··· Extract to read
Seba Calfuqueo. CAUTÍN

Exhibition at Museo Nacional Thyssen-Bornemisza, Madrid

6 October 2026 – 17 January 2027

Luche, Seba Calfuqueo, 2025. Photo: Diego Argote.

A river that springs from the sea. A river that is earth, tiny endangered frogs, rocks, narrowleaf plantain, guardian spirits. A river that is a gathering place. A river whose mouth is in the heavens.

 

Few rivers shape a territory as profoundly as the Cautín shapes the Araucanía. A region within Wallmapu—the native lands of the Mapuche people—, which wave after wave of colonizing ambitions have attempted to reduce to a mere extractive resource, ignoring and attacking its inhabitants’ beliefs and ways of life. This economic and epistemic violence has manifested in evangelizing missions, in the fragmentation and usurpation of the land, and in the privatization of water. In response, Mapuche communities and territories have devised forms of resistance supported by a network of situated knowledge and reciprocal relationships, where all forces are living, sovereign, and interdependent and where separating water from land is inconceivable. This state of belonging and uprootedness is summarized in a verse by Daniel Catrileo: “we are exile in the homeland of the river.”
······
··· Input data
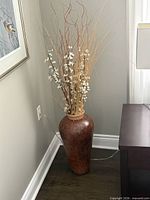 Full view of brown floor vase with dried stem arrangement beside wall and furniture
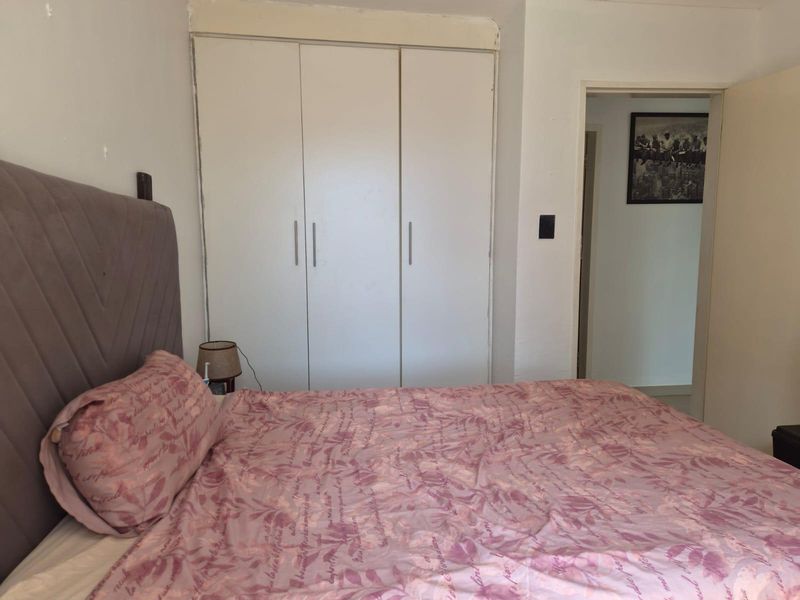 A bedroom featuring a built-in wardrobe with white doors and access to an adjoining hallway.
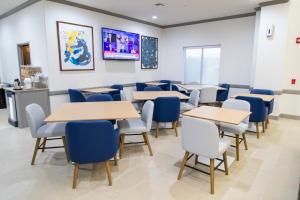 una sala de espera con mesas y sillas azules en Comfort Inn & Suites, en Schulenburg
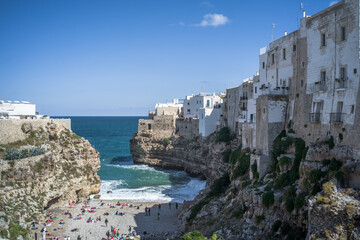 Fototapeta na wymiar Spectacular houses of the old town of Polignano a Mare built on the cliffs above the Adriatic Sea view from the sea on a beautiful sunny day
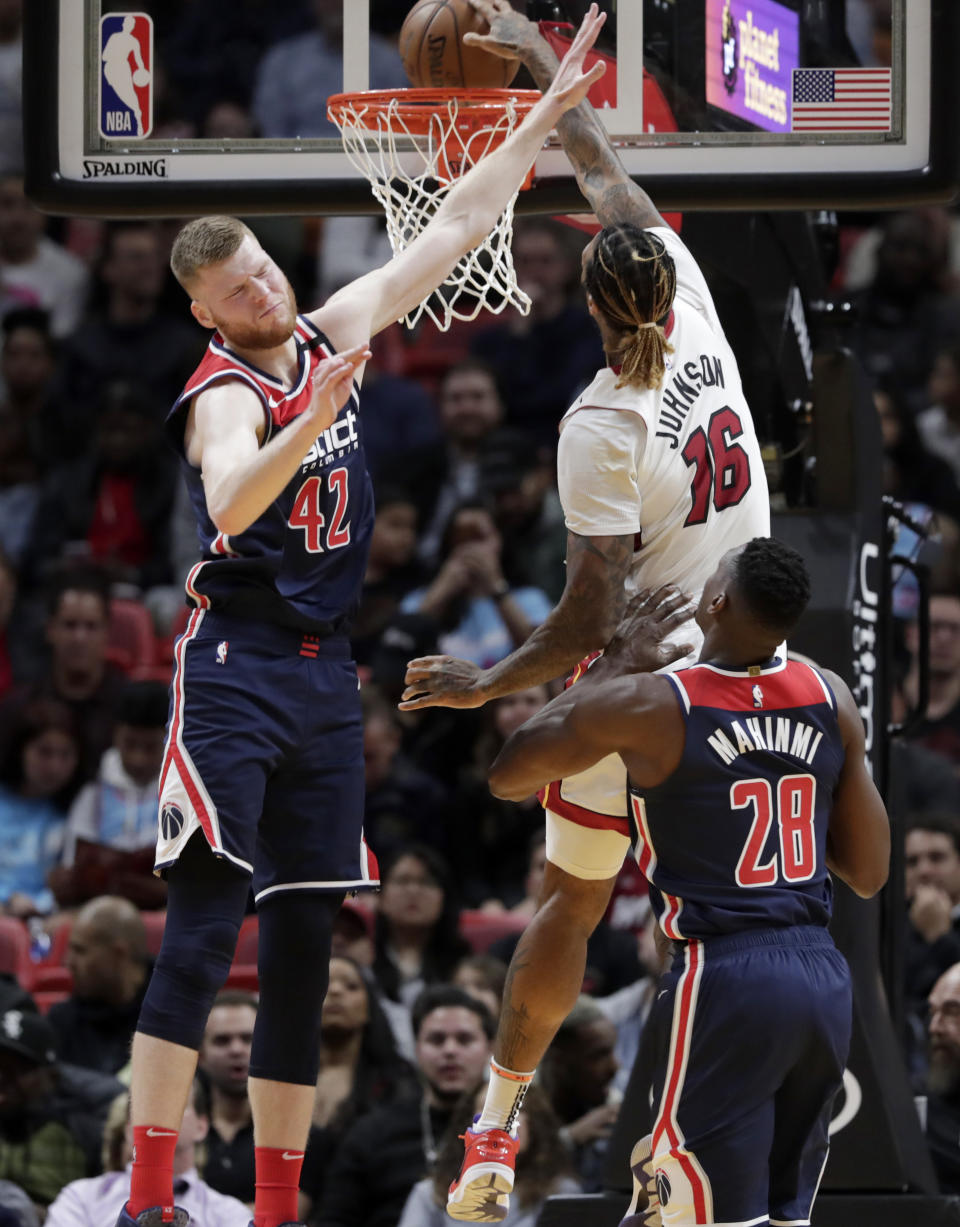 Miami Heat forward James Johnson (16) shoots over Washington Wizards forward Davis Bertans (42) and center Ian Mahinmi (28) during the first half of an NBA basketball game, Wednesday, Jan. 22, 2020, in Miami. (AP Photo/Lynne Sladky)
······
** Activity **
In the exhibition text above, the sentence beginning "A river that is earth" lists what the river is. Name every item in that list.

** Exercise result **
Earth, tiny endangered frogs, rocks, narrowleaf plantain, and guardian spirits.